[Records shown]
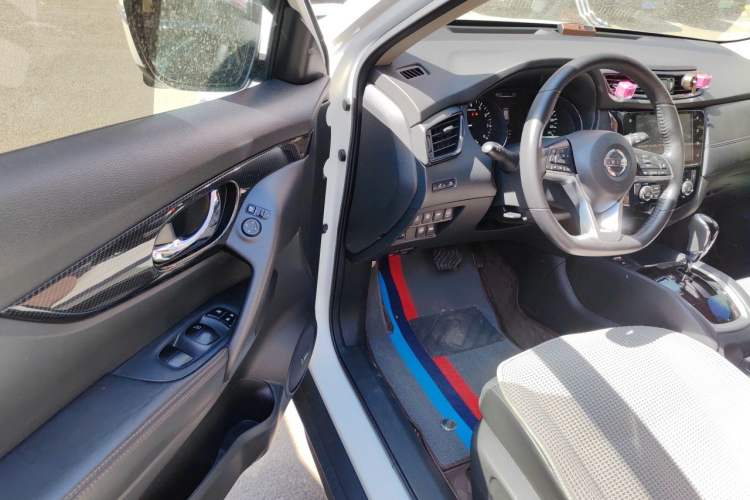 Used Nissan X-Trail 2019 2.5L CVT Smart Connect Luxury Edition 4WD Driver Seat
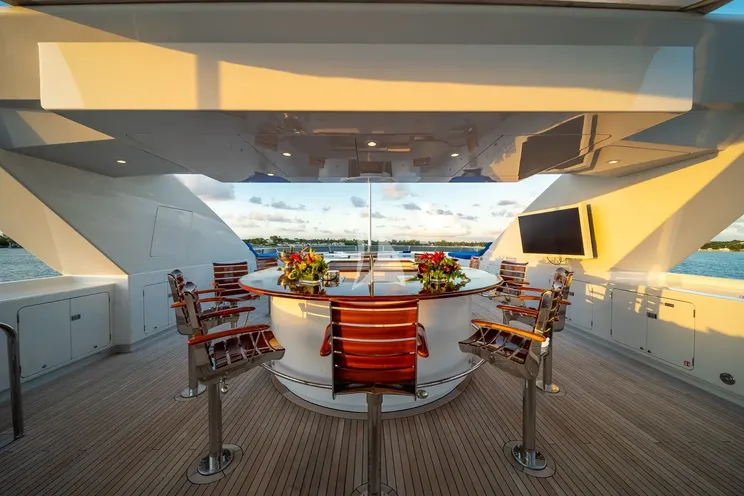 Charter Yacht STAR DIAMOND - Admiral 46m - 5 Cabins - Nassau - Exumas - Bahamas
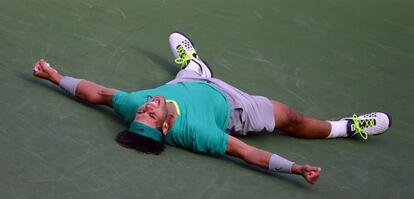 Nadal celebra su triunfo en la final de Indian Wells.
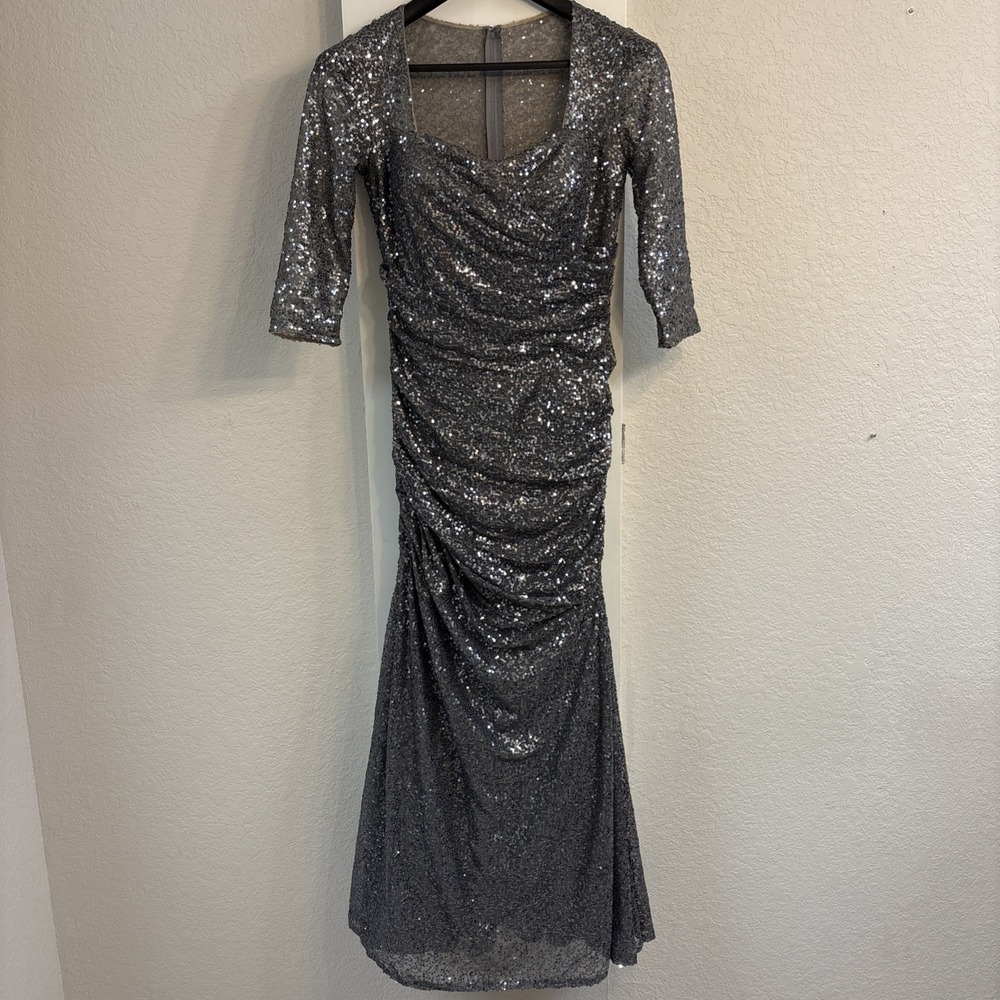 LA FEMME Ruched Sequin Trumpet Gown In Gunmetal Size 10 $469 Excellent Used Cond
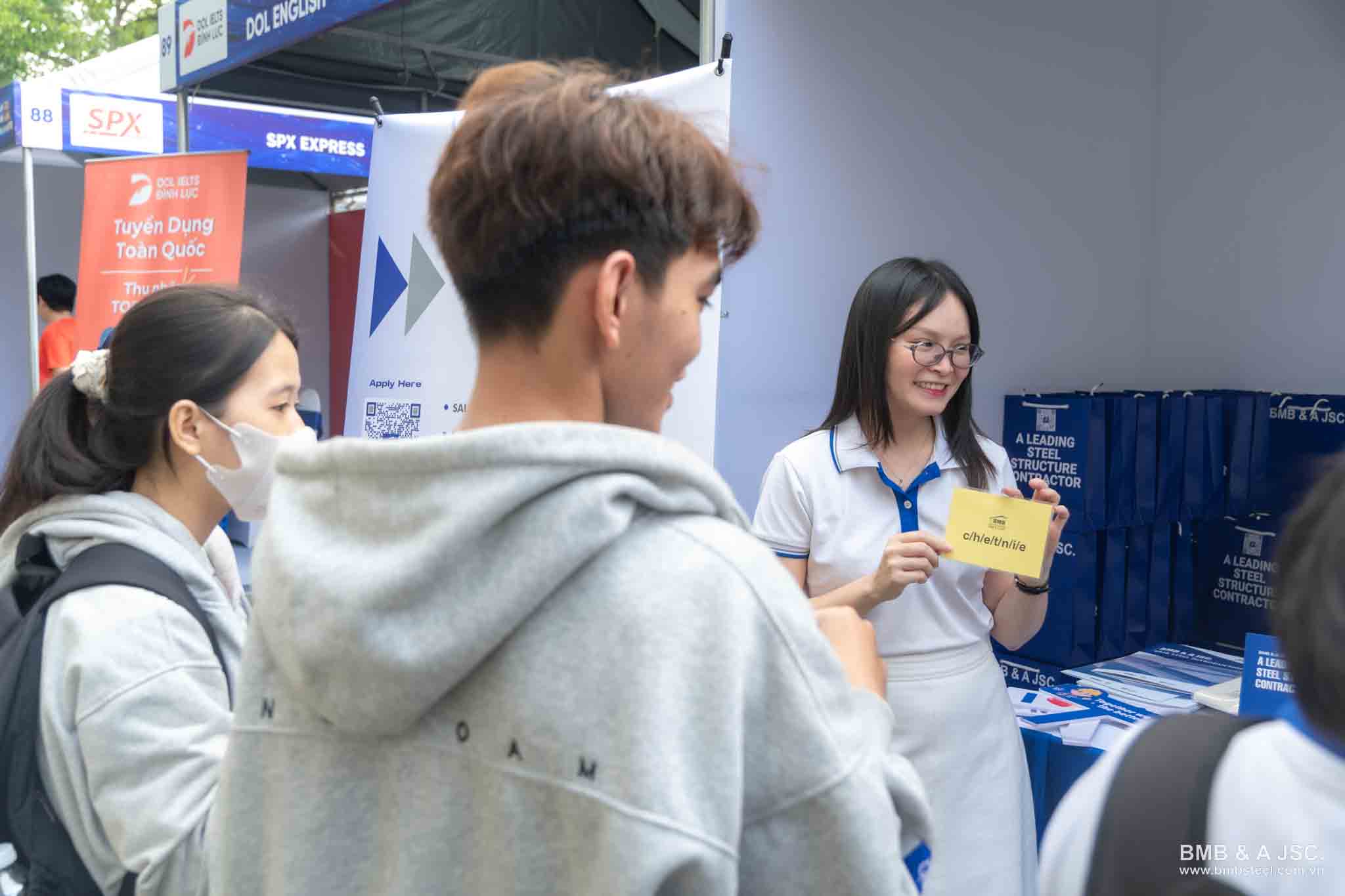 BMB Steel kết nối sinh viên tại trường đại học công nghệ kỹ thuật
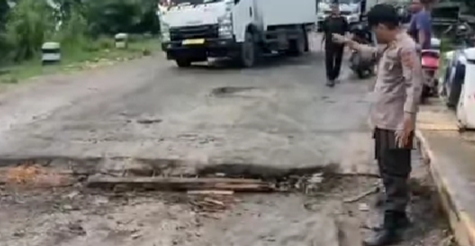 Miris !!! Jembatan Di Jalan Nasional Kecamatan Mersam Nyaris Putus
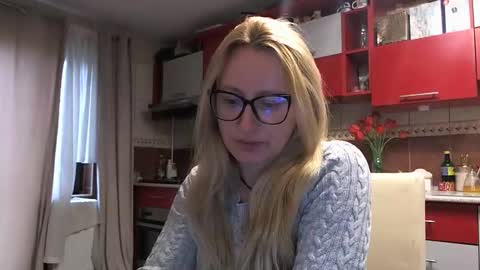 Melly online show from April 2026 06:52:01 AM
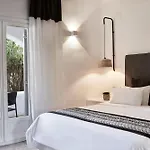 Mr And Mrs White Mykonos 4* Platis Yialos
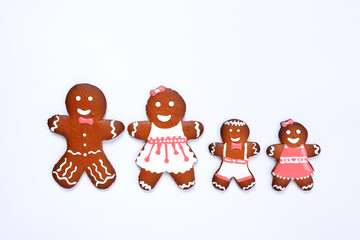 The hand-made eatable gingerbread house, little men on white background - 468669699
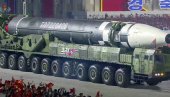 OVO JE NAJVEĆA KIMOVA RAKETA: Severna Koreja prikazala jednu od najvećih raketa na svetu (VIDEO)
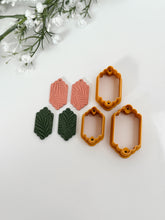 Load image into Gallery viewer, Vintage Scalloped Shape with Drill Guides Polymer Clay Cutter

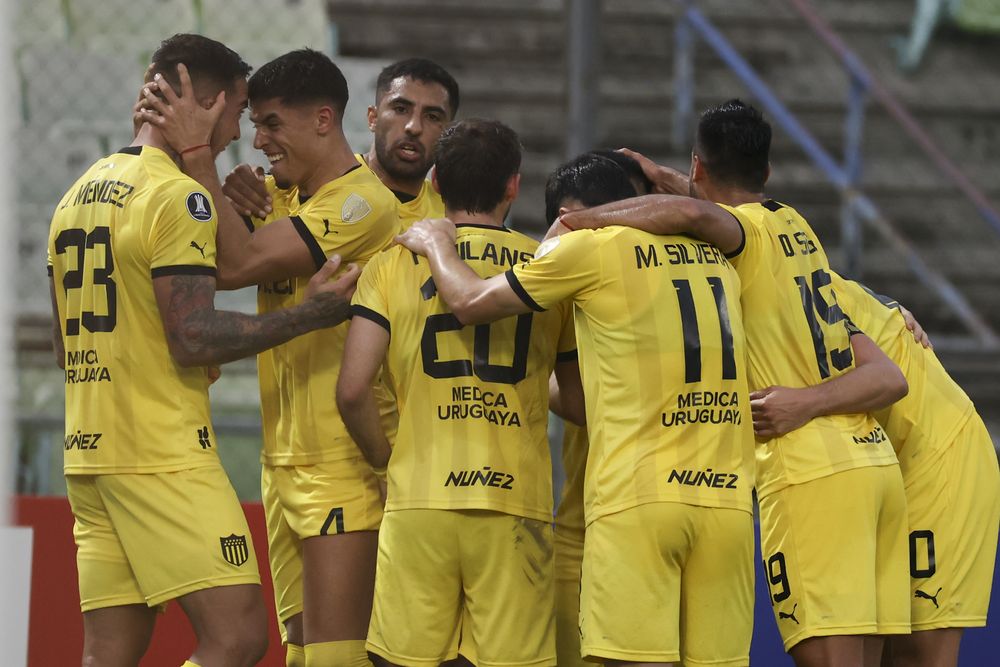 Peñarol ganó muy bien a Caracas en Venezuela y trepó en la tabla de la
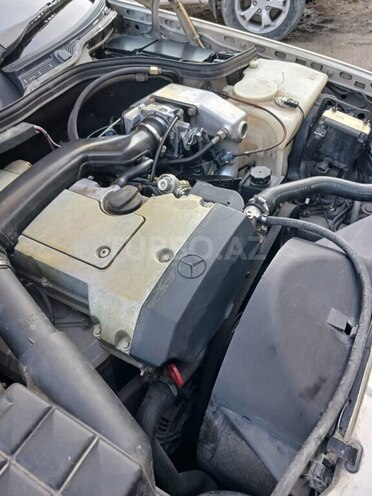 Mercedes C 200 1995, 375,000 km - 2.0 л - Bakı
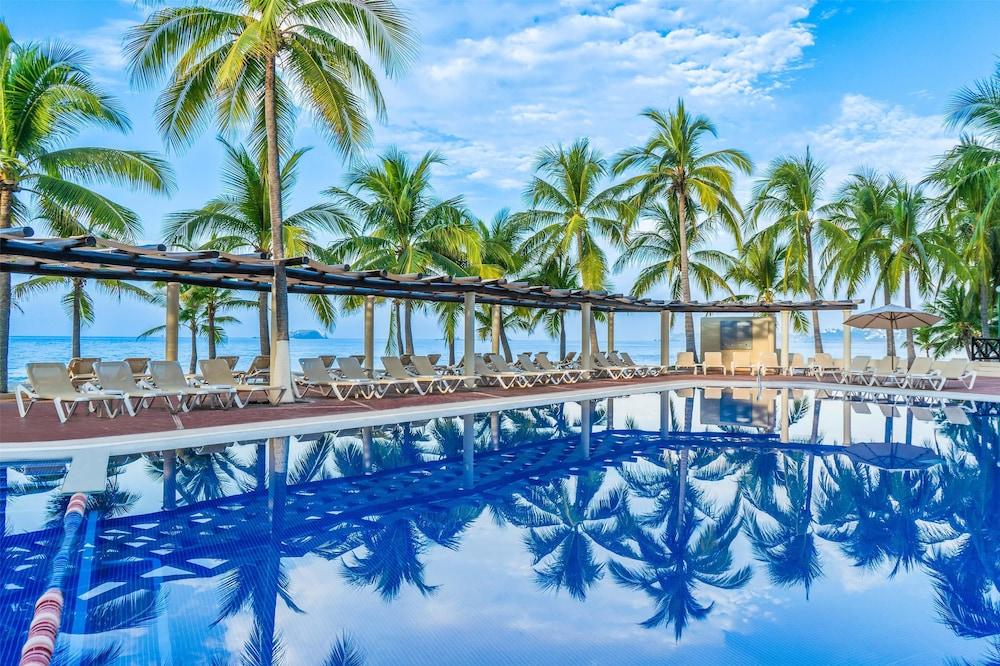 swimming pool spa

[About this task]
Update the entries above, changing each "Used" to "Pre-owned" and keeping everything else the same. Give the full set of entries as text only, with the pictures left out.

[Solution]
 Pre-owned Nissan X-Trail 2019 2.5L CVT Smart Connect Luxury Edition 4WD Driver Seat
 Charter Yacht STAR DIAMOND - Admiral 46m - 5 Cabins - Nassau - Exumas - Bahamas
 Nadal celebra su triunfo en la final de Indian Wells.
 LA FEMME Ruched Sequin Trumpet Gown In Gunmetal Size 10 $469 Excellent Pre-owned Cond
 BMB Steel kết nối sinh viên tại trường đại học công nghệ kỹ thuật
 Miris !!! Jembatan Di Jalan Nasional Kecamatan Mersam Nyaris Putus
 Melly online show from April 2026 06:52:01 AM
 Mr And Mrs White Mykonos 4* Platis Yialos
 The hand-made eatable gingerbread house, little men on white background - 468669699
 OVO JE NAJVEĆA KIMOVA RAKETA: Severna Koreja prikazala jednu od najvećih raketa na svetu (VIDEO)
 Load image into Gallery viewer, Vintage Scalloped Shape with Drill Guides Polymer Clay Cutter

 Peñarol ganó muy bien a Caracas en Venezuela y trepó en la tabla de la
 Mercedes C 200 1995, 375,000 km - 2.0 л - Bakı
 swimming pool spa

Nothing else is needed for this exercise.